Drunk driving is a serious offense and can lead to serious consequences if caught. The most common consequence is the loss of your driver’s license, but there are many other repercussions you could face when convicted of drinking and driving.
In this blog, we’ll explore the possible punishments for drunk driving, including license suspension or revocation and other penalties that the court may impose in certain cases.
Consequences of Drunk Driving
Driving under the influence (DUI) or drinking and driving is a serious criminal offense with severe penalties in all states in the United States.
Depending on your state’s laws, you can be charged with DUI simply for having a certain amount of alcohol in your system while operating a motor vehicle. Even if you don’t cause an accident or break traffic laws, drinking and driving in every state is still illegal.
The penalties for drunk driving vary from state to state, but they typically include some combination of jail time, fines, community service hours, and, most commonly, license suspension or revocation. A conviction of drunk driving will almost always result in some form of license action taken against you.
License Suspension or Revocation
License suspensions and revocations are both forms of license action taken as a punishment for committing drunk driving offenses.
A suspended license means that your privilege to operate a motor vehicle is temporarily revoked; You cannot legally drive during the suspension period but must follow all terms listed on the suspension order before you can reinstate your driver’s license.
If a person violates their suspension period, then their driver’s license could be revoked, which means that their privileges have been completely terminated – meaning they can no longer legally operate a motor vehicle until their driver’s license has been reinstated by meeting all requirements set forth by their respective state DMV department.
In addition to possible license suspensions/revocations due to conviction for DUI/DWI offenses, certain states may also impose additional licensing sanctions such as ignition interlock device (IID) requirements for offenders with elevated levels of intoxication over .08 BAC%.
IIDs require drivers to blow into an alcohol sensor before starting their cars – preventing them from driving while intoxicated – while alcohol monitoring devices (aka SCRAM bracelets) are used to detect alcohol consumption even after someone has started driving.

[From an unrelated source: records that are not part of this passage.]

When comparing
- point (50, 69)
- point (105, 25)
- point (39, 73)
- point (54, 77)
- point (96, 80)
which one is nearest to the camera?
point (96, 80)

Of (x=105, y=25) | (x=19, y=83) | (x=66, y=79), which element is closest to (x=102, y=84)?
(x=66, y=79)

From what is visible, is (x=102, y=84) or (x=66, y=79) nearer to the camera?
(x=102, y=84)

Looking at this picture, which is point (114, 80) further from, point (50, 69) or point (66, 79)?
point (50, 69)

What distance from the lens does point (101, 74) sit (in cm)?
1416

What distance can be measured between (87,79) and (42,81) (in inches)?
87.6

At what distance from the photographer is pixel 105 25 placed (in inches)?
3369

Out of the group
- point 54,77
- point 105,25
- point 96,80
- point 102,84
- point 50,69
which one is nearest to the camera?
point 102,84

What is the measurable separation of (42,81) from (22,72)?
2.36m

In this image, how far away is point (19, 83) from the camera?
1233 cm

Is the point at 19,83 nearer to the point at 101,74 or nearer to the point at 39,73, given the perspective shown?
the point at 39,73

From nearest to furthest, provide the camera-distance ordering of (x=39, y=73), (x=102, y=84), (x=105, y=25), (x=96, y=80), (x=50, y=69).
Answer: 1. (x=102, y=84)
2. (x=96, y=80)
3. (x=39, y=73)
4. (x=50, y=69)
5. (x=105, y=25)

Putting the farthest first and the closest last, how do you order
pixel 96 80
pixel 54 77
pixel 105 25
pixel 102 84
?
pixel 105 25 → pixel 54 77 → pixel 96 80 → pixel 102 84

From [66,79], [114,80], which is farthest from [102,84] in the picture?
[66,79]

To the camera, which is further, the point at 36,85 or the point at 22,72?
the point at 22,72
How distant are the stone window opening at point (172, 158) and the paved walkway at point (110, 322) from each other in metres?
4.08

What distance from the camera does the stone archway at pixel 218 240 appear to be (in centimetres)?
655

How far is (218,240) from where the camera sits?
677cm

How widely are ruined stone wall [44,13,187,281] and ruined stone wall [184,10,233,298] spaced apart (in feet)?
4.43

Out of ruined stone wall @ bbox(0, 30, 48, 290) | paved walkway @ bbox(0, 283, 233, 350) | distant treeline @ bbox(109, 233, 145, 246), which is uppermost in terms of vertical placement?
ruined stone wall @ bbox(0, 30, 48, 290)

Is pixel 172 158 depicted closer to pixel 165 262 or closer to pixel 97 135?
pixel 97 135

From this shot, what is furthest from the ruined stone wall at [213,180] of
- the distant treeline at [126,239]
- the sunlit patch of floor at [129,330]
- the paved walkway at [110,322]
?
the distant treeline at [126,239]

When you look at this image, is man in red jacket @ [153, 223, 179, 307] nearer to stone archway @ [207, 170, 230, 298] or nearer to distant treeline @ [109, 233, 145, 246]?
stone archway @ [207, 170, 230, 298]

Aside from licenses suspensions/revocations or IID/SCRAM bracelet installations, other punishments can come with being convicted of drinking and driving, such as jail time, court-ordered substance abuse classes and therapy sessions, significant fines, or even
potentially having your vehicle impounded or forfeited in extreme cases where people have multiple offenses on record (especially if they were prior felons).
Further legal issues such as increased insurance premiums also arise after convictions due to DUI/DWI offenses which further increase costs associated with these types of legal charges related issues and should never be overlooked when considering potential punishments related to drinking-driving violations.
I was convicted of drinking, and driving has many consequences, including the potential loss of one’s driver’s license either through suspensions/revocation orders produced by DMV departments or IIDs/SCRAM Bracelet installations imposed upon individuals who represent multiple convictions on record.
Especially if those persons were previously charged with felony counts when it came down to any legal matter related to operating motor vehicles illegally under intoxication circumstances.
It’s best practice, however, not to become part of any situation involving blowing over limits prescribed by law enforcement officers because even minor offenses often carry significant punishments that can cripple one financially.
While limiting access to transportation options through long-term loss privileges across all countries, the efforts to slow the spread of COVID-19 affect on judicial processes.